Enable photo capture with this button.

Look for the Horizontal Accuracy and Captured time fields you added before and set variables accordingly.

Note that in ArcGIS QuickCapture you capture data by simply pushing a button.  The application automatically associates a location with the selected feature type and also populates attributes as defined in the Data properties of the button.  As you define values for your feature attributes through the Data properties section, you can choose to set a static value, or a value set through a variable.  You cannot prompt the user to add free text (comments) or other values for the observation. All needs to be done with a simple tap!



You can change the visual and data properties of other buttons in the project and when ready, save the changes.


Click Save to persist all changes you made to the project.

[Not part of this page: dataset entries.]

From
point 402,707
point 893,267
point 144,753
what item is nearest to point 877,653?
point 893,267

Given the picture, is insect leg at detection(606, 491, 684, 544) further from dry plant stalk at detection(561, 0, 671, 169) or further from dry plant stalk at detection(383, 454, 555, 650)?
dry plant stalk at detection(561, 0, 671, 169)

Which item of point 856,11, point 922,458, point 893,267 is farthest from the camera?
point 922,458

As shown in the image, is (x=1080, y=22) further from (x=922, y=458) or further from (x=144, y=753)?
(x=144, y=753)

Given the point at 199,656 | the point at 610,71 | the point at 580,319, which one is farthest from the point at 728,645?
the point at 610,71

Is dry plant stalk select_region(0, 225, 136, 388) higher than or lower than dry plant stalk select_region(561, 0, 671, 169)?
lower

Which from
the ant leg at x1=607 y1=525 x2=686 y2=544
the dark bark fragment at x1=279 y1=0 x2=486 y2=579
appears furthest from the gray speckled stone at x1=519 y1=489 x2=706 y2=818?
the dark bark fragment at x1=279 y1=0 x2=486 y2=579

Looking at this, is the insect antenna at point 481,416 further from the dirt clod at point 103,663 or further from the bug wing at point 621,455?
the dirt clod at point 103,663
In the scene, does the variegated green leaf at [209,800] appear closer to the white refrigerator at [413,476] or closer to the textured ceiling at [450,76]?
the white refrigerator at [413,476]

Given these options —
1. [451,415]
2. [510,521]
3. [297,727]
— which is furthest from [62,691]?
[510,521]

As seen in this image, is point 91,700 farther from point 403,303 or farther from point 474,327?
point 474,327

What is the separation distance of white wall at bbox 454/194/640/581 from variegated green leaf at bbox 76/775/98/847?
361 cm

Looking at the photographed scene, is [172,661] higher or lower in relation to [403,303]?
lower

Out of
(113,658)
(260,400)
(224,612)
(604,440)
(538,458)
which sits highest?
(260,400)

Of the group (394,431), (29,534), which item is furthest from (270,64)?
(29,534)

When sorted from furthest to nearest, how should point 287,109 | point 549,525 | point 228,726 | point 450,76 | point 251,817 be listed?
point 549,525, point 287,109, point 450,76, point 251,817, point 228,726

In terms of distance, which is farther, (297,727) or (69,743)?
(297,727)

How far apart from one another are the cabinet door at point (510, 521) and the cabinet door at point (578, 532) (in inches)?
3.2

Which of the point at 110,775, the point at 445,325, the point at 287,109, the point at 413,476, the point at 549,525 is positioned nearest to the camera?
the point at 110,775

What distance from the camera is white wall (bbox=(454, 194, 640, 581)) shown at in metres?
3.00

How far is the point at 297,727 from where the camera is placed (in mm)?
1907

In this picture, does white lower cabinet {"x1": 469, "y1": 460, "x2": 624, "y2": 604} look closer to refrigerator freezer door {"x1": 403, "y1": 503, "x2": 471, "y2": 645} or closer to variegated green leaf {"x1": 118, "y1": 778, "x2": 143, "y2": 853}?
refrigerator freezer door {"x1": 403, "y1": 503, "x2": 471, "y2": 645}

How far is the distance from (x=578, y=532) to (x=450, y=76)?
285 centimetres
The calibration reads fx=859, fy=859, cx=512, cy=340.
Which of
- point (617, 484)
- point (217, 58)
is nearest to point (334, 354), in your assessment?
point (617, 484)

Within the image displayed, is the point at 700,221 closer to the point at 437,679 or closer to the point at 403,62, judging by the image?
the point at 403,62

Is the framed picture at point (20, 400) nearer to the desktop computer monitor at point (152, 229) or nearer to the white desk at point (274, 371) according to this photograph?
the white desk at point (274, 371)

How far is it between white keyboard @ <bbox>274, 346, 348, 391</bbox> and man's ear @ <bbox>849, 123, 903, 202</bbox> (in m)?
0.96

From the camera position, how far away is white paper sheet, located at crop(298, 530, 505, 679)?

ArcGIS QuickCapture projects are stored in your account as a dedicated ArcGIS item type (the ArcGIS QuickCapture project item type). You will be able to find the ArcGIS QuickCapture project item you created in your content.  A QuickCapture project can be related to one or more feature layer items.


Downloading and testing your project in the ArcGIS QuickCapture mobile app


Now that you have an ArcGIS QuickCapture project, you can downloaded into the ArcGIS QuickCapture mobile app.


If not already, download the ArcGIS QuickCapture mobile app from the app store (Apple or Google Play).

Login with your ArcGIS credentials. Click on Projects and download your Hazards project.

Capture data by pushing the hazard buttons.


You can make additional changes with ArcGIS QuickCapture designer at any time. Simply remember to Save your changes and update the project in the mobile app to see the changes.

Sharing your ArcGIS QuickCapture project


Once you are happy with your project, you will want to share it with people within your ArcGIS organization.   So far, you have been able to download the project in your mobile app because you are the author of the project, but nobody else in your organization will have access to it.


You can easily share your project right from within ArcGIS QuickCapture designer.



If any of the layers in your project cannot be shared with the groups you select in the dialog, you will get prompted to update the sharing of the feature layers accordingly.



Viewing results


All data captured from ArcGIS QuickCapture will be stored in your Hazards feature service. The easiest way to visualize the data is to create a web map.


Within ArcGIS QuickCapture designer, click on the top-left button to return to the project gallery.

Hover your mouse over your project and select View Results to open your project data in a web map.


Ideally, you will want to set a refresh rate on your web map to see changes in real time and put together a nice web mapping application or dashboard with your web map, but that would be the topic of another post.


Congratulations, you have created your very first ArcGIS QuickCapture project!